Please take a look at io.weight. This can follow the same convention to
express both global and per-device weights.

drm.period_us
An integer representing the period with which the controller should look
at the GPU usage by the group and potentially send the over/under budget
signal.
Value of zero (defaul) disables the soft limit checking.

Can we not do period_us or at least make it a per-driver tuning parameter
exposed as module param? Weight, users can easily understand and configure.
period_us is a lot more an implementation detail. If we want to express the
trade-off between latency and bandwidth at the interface, we prolly should
encode the latency requirement in a more canonical way but let's leave that
for the future.

Yes agreed - for the moment (while RFC) it is handy for me to have it controllable per group. But I agree a kernel global (modparam) should be sufficient in the final solution.


drm.budget_supported
One of:
1) 'yes' - when all DRM clients in the group support the functionality.
2) 'no' - when at least one of the DRM clients does not support the
functionality.
3) 'n/a' - when there are no DRM clients in the group.

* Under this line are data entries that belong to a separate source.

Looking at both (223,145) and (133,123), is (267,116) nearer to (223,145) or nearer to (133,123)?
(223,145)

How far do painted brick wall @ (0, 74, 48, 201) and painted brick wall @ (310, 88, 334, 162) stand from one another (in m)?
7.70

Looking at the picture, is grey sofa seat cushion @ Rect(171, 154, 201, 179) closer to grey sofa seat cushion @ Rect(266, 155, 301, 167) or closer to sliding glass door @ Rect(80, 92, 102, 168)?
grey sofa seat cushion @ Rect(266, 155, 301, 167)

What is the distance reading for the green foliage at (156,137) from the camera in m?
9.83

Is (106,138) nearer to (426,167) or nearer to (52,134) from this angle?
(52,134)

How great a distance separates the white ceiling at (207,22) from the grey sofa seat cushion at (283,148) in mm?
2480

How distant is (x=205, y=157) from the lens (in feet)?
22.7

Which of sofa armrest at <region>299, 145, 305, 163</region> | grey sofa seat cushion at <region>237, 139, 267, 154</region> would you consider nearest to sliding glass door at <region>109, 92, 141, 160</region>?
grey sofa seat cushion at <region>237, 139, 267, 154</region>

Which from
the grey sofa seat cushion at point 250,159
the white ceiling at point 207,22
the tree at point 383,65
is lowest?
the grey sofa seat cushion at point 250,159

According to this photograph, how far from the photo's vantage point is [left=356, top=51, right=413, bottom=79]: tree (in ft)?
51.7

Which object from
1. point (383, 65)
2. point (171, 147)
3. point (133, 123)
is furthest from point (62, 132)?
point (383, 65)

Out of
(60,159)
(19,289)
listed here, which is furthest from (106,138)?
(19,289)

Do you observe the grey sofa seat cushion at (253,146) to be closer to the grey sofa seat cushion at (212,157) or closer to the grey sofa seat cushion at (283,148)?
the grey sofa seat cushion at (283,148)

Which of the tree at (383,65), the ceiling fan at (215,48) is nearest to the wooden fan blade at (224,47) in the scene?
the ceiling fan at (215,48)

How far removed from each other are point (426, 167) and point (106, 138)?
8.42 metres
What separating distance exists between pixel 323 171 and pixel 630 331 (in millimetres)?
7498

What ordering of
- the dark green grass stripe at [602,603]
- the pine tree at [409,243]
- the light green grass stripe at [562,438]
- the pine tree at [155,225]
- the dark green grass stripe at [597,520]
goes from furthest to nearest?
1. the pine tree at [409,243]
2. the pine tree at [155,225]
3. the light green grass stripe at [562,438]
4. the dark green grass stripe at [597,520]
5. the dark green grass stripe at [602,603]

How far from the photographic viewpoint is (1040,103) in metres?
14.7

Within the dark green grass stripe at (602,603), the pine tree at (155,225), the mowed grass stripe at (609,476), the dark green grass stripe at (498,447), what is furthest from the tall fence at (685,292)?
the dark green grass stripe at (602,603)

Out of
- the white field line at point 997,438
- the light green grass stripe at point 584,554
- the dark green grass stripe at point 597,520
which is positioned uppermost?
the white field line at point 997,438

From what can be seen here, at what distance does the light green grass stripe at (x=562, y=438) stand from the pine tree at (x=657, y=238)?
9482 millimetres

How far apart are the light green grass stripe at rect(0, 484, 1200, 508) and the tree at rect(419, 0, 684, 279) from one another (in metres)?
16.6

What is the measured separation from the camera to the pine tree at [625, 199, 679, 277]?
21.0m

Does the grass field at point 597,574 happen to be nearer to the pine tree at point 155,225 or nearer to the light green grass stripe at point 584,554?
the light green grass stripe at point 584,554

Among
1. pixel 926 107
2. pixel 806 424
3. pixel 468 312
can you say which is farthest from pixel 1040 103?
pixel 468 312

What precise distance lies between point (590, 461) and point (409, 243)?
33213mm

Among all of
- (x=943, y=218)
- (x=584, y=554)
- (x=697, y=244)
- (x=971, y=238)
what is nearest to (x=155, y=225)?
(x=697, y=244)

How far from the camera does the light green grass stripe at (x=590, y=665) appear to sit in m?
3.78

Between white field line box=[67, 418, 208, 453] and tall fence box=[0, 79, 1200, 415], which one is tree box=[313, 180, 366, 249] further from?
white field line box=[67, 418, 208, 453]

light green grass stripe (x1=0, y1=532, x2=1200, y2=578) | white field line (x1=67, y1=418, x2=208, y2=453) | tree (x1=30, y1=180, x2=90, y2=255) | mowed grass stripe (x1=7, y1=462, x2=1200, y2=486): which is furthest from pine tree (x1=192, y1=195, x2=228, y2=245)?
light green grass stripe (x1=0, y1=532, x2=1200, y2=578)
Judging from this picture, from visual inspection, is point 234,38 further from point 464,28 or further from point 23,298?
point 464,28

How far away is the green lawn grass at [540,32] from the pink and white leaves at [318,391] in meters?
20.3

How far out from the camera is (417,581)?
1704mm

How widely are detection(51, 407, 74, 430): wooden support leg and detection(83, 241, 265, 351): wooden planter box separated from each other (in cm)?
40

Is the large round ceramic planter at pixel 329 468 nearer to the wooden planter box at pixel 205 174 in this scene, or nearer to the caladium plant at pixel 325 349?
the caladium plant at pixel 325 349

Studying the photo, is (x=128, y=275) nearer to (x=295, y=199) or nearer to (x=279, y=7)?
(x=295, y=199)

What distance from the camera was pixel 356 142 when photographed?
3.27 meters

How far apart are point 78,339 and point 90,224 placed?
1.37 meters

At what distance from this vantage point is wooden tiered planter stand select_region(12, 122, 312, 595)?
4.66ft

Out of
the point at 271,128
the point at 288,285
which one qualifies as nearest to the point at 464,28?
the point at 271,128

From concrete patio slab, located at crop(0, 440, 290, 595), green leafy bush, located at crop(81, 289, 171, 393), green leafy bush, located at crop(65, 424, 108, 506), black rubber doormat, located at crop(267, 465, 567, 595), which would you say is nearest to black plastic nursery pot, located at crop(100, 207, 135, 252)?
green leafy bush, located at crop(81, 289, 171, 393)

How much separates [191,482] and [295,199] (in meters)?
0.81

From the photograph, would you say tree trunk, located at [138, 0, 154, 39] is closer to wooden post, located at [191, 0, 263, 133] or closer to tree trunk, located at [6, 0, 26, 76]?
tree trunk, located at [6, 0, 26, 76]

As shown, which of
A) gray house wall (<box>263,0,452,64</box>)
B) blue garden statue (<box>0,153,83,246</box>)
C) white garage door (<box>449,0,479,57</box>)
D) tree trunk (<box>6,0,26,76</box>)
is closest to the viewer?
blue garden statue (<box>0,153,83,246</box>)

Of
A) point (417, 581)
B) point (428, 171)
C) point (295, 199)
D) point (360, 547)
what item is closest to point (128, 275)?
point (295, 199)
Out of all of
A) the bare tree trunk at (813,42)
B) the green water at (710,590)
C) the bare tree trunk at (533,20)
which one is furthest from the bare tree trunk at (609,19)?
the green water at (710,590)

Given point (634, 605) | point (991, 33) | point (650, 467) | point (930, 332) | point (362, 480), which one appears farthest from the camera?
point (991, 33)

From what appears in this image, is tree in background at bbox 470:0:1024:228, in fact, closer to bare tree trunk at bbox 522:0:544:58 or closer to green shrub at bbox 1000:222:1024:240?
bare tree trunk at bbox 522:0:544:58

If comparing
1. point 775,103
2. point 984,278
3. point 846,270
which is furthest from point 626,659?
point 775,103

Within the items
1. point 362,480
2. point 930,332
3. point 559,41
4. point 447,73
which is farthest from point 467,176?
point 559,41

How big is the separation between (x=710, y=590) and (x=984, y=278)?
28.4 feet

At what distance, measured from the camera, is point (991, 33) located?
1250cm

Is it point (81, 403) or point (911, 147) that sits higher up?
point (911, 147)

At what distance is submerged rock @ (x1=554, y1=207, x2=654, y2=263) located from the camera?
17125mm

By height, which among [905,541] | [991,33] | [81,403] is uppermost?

Yeah, I'm not sure about this. This isn't a per-cgroup property to begin
with and I'm not sure 'no' meaning at least one device not supporting is
intuitive. The distinction between 'no' and 'n/a' is kinda weird too. Please
drop this.

The idea actually is for this to be per-cgroup and potentially change dynamically. It implements the concept of "observability", how I have, perhaps clumsily, named it.

This is because we can have a mix of DRM file descriptors in a cgroup, not all of which support the proposed functionality. So I wanted to have something by which the administrator can observe the status of the group.

For instance seeing some clients do not support the feature could be signal that things have been misconfigured, or that appeal needs to be made for driver X to start supporting the feature. Seeing a "no" there in other words is a signal that budgeting may not really work as expected and needs to be investigated.

Another basic interface question. Is everyone happy with the drm prefix or
should it be something like gpu? Also, in the future, if there's a consensus
around how to control gpu memory, what prefix would that take?

Given the current effort to bring in AI/VPU/ML accelerator devices under the DRM umbrella I think drm prefix is okay. At least some of those devices (the ones I looked at) will accept the same concepts of scheduling and memory allocation as well.

And for memory specifically, I don't see why the drm prefix would not work.

But yeah, I echo the calls for wider feedback. Given how drm cgroup controller has been on a wish list for ages I have to say I expected a bit more interest. :)

The second proposal is a little bit more advanced in concept and also a little
bit less finished. Interesting thing is that it builds upon the per client GPU
utilisation work which landed recently for a few drivers. So my thinking is that
in principle, an intersect of drivers which support both that and some sort of
priority scheduling control, could also in theory support this.

Another really interesting angle for this controller is that it mimics the same
control menthod used by the CPU scheduler. That is the proportional/weight based
GPU time budgeting. Which makes it easy to configure and does not need a new
mental model.

However, as the introduction mentions, GPUs are much more heterogenous and
therefore the controller uses very "soft" wording as to what it promises. The
general statement is that it can define budgets, notify clients when they are
over them, and let individual drivers implement best effort handling of those
conditions.

Delegation of duties in the implementation goes likes this:

* DRM cgroup controller implements the control files and the scanning loop.
* DRM core is required to track all DRM clients belonging to processes so it
can answer when asked how much GPU time is a process using.
* DRM core also provides a call back which the controller will call when a
certain process is over budget.
* Individual drivers need to implement two similar hooks, but which work for
a single DRM client. Over budget callback and GPU utilisation query.

What I have demonstrated in practice is that when wired to i915, in a really
primitive way where the over-budget condition simply lowers the scheduling
priority, the concept can be almost equally effective as the static priority
control. I say almost because the design where budget control depends on the
periodic usage scanning has a fundamental delay, so responsiveness will depend
on the scanning period, which may or may not be a problem for a particular use
case.

The unfinished part is the GPU budgeting split which currently does not
propagate unused bandwith to children, neither can share it with siblings. But
this is not due fundamental reasons, just to avoid spending too much time on it
too early.

Rather than doing it hierarchically on the spot, it's usually a lot cheaper
and easier to calculate the flattened hierarchical weight per leaf cgroup
and divide the bandwidth according to the eventual portions. For an example,
please take a look at block/blk-iocost.c.

This seems exactly what I had in mind (but haven't implemented it yet). So in this RFC I have budget splitting per group where each tree level adds up to "100%" and the thing which I have not implemented is "borrowing" or yielding (how blk-iocost.c calls it, or donating) unused budgets to siblings.

I am very happy to hear my idea is the right one and someone already implemented it. Thanks for this pointer!

I don't know much about the drm driver side, so can't comment much on it but
I do really like the idea of having the core implementation determining who
should get how much and then letting each driver enforce the target. That
seems a lot more robust and generic than trying to somehow coax and expose
per-driver priority implementations directly.

Thanks, and thanks for having a detailed read and providing great feedback so far!

Regards,

Tvrtko